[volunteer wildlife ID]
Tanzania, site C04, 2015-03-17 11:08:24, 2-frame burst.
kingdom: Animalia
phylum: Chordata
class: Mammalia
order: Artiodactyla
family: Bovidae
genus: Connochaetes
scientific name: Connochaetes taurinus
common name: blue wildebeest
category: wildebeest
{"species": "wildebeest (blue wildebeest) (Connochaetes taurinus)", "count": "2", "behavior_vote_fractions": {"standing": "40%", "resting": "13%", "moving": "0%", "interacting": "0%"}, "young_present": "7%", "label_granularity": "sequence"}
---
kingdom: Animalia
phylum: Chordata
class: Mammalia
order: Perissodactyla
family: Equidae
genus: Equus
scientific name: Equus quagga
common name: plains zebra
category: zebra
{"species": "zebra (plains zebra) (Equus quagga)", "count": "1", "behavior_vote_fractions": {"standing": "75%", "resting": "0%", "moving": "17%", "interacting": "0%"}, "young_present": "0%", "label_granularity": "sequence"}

* **About this exercise**
Print out the listing in full, exactly as it appears.

* **The completed task**
[volunteer wildlife ID]
Tanzania, site C04, 2015-03-17 11:08:24, 2-frame burst.
kingdom: Animalia
phylum: Chordata
class: Mammalia
order: Artiodactyla
family: Bovidae
genus: Connochaetes
scientific name: Connochaetes taurinus
common name: blue wildebeest
category: wildebeest
{"species": "wildebeest (blue wildebeest) (Connochaetes taurinus)", "count": "2", "behavior_vote_fractions": {"standing": "40%", "resting": "13%", "moving": "0%", "interacting": "0%"}, "young_present": "7%", "label_granularity": "sequence"}
---
kingdom: Animalia
phylum: Chordata
class: Mammalia
order: Perissodactyla
family: Equidae
genus: Equus
scientific name: Equus quagga
common name: plains zebra
category: zebra
{"species": "zebra (plains zebra) (Equus quagga)", "count": "1", "behavior_vote_fractions": {"standing": "75%", "resting": "0%", "moving": "17%", "interacting": "0%"}, "young_present": "0%", "label_granularity": "sequence"}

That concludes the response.